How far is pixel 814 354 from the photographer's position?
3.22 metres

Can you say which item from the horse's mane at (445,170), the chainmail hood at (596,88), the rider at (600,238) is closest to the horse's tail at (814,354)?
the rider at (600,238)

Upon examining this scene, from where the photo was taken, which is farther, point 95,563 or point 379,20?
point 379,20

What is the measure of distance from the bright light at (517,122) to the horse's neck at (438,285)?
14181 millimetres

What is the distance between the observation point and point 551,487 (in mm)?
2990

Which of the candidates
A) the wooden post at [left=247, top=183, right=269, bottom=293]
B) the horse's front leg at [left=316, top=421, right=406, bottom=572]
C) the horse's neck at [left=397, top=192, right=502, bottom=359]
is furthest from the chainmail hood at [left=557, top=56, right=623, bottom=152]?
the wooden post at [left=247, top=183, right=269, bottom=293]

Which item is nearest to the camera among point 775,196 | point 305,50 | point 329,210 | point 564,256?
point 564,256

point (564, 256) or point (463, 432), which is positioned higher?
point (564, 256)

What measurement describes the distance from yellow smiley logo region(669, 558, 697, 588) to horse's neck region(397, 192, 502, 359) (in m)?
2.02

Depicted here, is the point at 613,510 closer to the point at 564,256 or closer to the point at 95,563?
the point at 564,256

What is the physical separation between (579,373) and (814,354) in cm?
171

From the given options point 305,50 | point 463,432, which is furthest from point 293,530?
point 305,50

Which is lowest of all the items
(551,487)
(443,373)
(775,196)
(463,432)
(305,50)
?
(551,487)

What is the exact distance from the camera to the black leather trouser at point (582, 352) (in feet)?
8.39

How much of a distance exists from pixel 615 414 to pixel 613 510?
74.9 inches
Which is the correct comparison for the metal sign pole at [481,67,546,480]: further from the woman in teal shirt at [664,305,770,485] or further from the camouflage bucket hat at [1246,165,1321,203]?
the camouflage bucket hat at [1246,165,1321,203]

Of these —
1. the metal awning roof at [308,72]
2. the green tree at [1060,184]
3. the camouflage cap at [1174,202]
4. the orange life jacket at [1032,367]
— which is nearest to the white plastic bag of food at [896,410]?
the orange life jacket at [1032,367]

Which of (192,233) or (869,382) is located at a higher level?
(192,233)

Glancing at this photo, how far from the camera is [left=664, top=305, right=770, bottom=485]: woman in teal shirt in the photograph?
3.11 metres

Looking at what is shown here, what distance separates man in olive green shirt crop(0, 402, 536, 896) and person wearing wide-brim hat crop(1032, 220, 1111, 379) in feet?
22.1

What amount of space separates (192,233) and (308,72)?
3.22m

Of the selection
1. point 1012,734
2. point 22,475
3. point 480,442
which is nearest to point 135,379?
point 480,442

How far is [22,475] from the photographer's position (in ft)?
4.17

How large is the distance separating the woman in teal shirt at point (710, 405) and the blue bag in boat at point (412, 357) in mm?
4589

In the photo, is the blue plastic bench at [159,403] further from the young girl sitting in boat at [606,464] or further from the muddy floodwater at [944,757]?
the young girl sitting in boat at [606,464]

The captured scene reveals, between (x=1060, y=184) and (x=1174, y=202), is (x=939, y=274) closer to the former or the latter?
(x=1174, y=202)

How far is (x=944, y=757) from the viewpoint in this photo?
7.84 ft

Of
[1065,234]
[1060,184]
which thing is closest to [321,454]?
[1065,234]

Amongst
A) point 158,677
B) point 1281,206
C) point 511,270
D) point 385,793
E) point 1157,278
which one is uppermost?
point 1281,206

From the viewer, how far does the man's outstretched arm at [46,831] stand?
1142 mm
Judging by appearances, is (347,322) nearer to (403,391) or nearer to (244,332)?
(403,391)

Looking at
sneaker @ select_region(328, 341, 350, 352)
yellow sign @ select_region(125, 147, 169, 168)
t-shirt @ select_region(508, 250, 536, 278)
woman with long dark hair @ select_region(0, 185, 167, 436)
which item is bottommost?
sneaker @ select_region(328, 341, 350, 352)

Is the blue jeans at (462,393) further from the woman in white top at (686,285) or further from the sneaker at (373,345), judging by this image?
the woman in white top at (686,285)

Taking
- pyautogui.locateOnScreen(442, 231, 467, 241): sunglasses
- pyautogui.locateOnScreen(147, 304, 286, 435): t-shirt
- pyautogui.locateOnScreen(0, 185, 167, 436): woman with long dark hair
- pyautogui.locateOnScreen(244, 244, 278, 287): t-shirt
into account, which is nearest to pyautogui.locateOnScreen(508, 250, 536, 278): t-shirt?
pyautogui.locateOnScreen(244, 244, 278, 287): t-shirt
============
* [What the task asks]:
Retype the material from the line containing "From the given" through the line containing "74.9 inches", both included, keeping every line exactly as it stands.

* [Output of the task]:
From the given options point 305,50 | point 463,432, which is furthest from point 293,530?
point 305,50

Which is lowest of all the items
(551,487)
(443,373)
(775,196)
(463,432)
(305,50)
?
(551,487)

What is the exact distance from the camera to the black leather trouser at point (582, 352) (in feet)?
8.39

How much of a distance exists from pixel 615 414 to pixel 613 510?
74.9 inches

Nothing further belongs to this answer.